EXERCISE: State how many lines of the entries hold the string "sunspot". Reply with the number alone.

Top of RECORDS SUPPLIED

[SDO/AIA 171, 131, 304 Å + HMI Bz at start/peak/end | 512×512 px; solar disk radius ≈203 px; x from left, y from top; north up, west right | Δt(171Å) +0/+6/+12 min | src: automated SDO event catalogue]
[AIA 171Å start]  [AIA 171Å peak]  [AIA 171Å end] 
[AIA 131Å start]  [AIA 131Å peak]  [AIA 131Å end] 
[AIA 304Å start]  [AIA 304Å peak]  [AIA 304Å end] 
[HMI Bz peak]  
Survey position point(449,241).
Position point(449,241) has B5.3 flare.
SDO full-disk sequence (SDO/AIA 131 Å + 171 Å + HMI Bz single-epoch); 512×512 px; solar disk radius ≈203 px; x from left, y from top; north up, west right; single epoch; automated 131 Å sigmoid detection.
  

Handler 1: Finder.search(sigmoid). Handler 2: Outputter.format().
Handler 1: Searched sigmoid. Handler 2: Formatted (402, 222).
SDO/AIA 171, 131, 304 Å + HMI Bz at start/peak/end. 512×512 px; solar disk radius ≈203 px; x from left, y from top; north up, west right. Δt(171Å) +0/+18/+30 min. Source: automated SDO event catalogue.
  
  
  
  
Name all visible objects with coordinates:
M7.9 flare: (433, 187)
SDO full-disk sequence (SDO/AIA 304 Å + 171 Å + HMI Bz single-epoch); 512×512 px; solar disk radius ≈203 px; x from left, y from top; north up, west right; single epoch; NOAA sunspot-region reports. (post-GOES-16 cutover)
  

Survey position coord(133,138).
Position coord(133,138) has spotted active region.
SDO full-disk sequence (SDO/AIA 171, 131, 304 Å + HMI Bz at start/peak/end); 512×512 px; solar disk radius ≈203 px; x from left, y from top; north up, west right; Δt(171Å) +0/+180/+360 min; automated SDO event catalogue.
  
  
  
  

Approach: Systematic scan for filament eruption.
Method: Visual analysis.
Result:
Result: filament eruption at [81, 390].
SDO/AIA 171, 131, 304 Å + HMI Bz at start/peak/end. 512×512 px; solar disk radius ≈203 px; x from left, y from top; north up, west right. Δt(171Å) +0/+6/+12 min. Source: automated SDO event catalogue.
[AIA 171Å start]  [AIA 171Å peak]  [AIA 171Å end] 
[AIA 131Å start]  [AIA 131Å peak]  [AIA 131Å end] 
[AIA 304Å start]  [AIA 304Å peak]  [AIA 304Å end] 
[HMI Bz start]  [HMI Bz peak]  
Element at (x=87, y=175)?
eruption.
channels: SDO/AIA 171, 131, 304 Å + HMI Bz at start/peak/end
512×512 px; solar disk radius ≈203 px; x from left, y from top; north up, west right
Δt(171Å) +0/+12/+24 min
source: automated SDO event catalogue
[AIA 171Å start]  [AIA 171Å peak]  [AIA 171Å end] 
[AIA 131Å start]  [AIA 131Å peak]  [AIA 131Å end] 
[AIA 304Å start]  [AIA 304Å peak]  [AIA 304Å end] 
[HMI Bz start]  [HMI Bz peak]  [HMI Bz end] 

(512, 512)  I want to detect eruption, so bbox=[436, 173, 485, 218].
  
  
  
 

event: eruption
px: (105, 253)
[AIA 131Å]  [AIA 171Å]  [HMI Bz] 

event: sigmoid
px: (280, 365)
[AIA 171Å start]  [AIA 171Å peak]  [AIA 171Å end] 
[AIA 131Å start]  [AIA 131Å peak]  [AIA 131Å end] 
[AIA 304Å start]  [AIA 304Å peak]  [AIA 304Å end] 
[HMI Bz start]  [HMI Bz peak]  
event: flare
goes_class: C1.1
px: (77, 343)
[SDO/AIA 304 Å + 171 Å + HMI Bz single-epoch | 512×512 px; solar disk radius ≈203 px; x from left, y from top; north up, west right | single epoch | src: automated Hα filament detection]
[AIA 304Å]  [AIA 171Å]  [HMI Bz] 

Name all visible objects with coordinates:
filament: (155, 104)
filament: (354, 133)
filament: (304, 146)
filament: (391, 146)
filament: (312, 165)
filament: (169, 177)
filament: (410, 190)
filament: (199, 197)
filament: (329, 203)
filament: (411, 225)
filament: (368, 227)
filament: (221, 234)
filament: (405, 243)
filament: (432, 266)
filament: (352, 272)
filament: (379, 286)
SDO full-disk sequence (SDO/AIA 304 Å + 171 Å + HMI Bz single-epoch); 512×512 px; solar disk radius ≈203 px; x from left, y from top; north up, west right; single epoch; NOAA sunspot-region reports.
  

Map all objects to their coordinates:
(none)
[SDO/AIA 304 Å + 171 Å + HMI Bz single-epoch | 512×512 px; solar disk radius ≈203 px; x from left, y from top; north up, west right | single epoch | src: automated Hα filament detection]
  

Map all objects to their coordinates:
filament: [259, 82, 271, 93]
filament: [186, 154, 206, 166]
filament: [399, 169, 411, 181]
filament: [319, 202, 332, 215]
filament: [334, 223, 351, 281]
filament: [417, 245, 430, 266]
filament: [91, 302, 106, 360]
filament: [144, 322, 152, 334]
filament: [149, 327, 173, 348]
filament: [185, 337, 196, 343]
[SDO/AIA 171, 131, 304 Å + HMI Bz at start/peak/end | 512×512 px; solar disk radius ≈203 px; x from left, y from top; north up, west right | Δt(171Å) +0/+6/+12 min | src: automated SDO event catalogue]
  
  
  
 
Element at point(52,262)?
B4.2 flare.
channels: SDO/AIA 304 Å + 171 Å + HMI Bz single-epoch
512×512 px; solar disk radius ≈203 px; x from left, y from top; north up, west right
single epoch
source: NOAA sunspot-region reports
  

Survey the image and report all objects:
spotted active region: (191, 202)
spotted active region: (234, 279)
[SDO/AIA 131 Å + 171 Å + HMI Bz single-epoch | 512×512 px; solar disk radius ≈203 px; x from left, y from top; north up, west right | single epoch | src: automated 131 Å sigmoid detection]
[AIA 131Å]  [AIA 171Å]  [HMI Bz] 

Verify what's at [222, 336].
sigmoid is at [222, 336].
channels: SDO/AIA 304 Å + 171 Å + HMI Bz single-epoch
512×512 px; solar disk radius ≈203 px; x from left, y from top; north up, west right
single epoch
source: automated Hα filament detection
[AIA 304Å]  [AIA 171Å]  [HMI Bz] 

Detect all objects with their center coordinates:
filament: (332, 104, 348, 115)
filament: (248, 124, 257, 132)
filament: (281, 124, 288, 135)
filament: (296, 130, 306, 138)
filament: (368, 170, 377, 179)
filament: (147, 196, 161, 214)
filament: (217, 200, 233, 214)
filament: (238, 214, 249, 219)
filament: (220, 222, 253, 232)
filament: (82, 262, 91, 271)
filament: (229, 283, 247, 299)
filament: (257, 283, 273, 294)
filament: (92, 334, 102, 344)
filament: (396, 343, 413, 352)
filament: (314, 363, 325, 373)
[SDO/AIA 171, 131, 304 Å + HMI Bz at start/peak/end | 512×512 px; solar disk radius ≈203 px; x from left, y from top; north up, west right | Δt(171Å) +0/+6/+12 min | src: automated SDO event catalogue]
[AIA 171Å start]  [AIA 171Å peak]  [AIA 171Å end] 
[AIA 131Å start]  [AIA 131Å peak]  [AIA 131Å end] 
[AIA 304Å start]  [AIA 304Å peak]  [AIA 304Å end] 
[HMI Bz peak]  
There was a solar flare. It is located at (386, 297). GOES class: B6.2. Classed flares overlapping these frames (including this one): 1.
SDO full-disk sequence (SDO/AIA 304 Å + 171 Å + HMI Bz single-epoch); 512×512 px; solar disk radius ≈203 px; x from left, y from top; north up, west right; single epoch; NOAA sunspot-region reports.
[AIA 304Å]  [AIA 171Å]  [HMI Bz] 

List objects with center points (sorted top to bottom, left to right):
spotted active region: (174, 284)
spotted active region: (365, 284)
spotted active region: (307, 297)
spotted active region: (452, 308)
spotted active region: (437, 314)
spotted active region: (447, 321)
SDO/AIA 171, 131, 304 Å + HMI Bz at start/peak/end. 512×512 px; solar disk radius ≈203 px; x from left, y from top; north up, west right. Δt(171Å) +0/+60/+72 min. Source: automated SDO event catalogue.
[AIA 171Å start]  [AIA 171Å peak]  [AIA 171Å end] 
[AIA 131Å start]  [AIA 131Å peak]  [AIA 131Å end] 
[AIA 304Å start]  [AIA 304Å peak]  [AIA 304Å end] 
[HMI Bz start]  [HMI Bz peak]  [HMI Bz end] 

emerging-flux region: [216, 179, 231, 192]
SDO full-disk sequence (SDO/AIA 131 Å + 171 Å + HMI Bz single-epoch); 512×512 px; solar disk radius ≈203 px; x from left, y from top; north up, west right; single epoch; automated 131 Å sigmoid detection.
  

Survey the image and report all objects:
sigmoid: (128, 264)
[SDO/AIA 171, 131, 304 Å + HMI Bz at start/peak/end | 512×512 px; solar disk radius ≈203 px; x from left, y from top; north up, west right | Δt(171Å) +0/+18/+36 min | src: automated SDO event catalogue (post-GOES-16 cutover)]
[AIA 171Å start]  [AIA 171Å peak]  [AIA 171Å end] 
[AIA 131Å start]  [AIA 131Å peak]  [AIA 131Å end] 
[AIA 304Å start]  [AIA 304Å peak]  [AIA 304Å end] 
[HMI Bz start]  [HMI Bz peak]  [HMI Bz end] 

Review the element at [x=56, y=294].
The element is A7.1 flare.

Bottom of RECORDS SUPPLIED

WRITTEN ANSWER: 4